| Text section |
┌──

Can We Still Think Critically in the Age of AI?
A reflection inspired by the MIT study “Your Brain on ChatGPT.”
Recently, I started reading a large number of academic papers for my courses. While doing this, I became very curious about how we read and how we write. Should I search using Google and read original papers? Or should I rely on AI summaries?
Then I came across an MIT study called “Your Brain on ChatGPT: Accumulation of Cognitive Debt when Using an AI Assistant for Essay Writing Task.”
The researchers divided participants into three groups:
ChatGPT group
Google Search group
Brain-only group (no tools, only thinking)
What the study found shocked me
The group that used ChatGPT mostly copied and pasted answers. Their brain activity was the lowest, and many didn’t really understand what they wrote.
The EEG data showed that their brains were less engaged and less connected.
The brain-only group showed the highest cognitive engagement, deeper understanding, and stronger neural connections. Afterwards, they also reported higher satisfaction and a stronger sense of achievement.
The Google Search group was in between:
still active thinking, but supported by external information.
The surprising part: role reversal
Later, MIT researchers swapped the groups.
The original ChatGPT group could no longer use AI.
But these participants discovered something scary:
They couldn’t remember what they had written earlier.
Because ChatGPT had done the thinking for them, their brains never encoded the knowledge.
Their memory formation decreased. Their cognitive processing weakened.
The paper literally says they accumulated “cognitive debt.”
This made me realize something:
Are we turning ourselves into workers on an AI assembly line?
Copy → paste → submit → repeat.
Fast, but empty.
Efficiency is not true learning
Yes, AI is fast.
But if you rely on it blindly, you never build your own neural pathways.
You never strengthen your memory.
You never internalize knowledge.
Eventually, you become mentally weaker, not smarter.
Why I Read Original Papers
My current method is:
read in the original language (English)
look up terms using a dictionary or Google
avoid AI summaries unless necessary
Not because I have extra time,
but because reading the original text helps me understand the author’s intention, tone, and reasoning.

└──

| Records provided |
┌──

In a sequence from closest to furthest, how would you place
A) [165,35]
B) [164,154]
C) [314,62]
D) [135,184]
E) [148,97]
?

└──

| Required work |
Copy the essay on AI and critical thinking word for word, from "This made me" up to and including "never internalize knowledge.". You can set the rows aside, since none of the work relies on them.

| Output below |
This made me realize something:
Are we turning ourselves into workers on an AI assembly line?
Copy → paste → submit → repeat.
Fast, but empty.
Efficiency is not true learning
Yes, AI is fast.
But if you rely on it blindly, you never build your own neural pathways.
You never strengthen your memory.
You never internalize knowledge.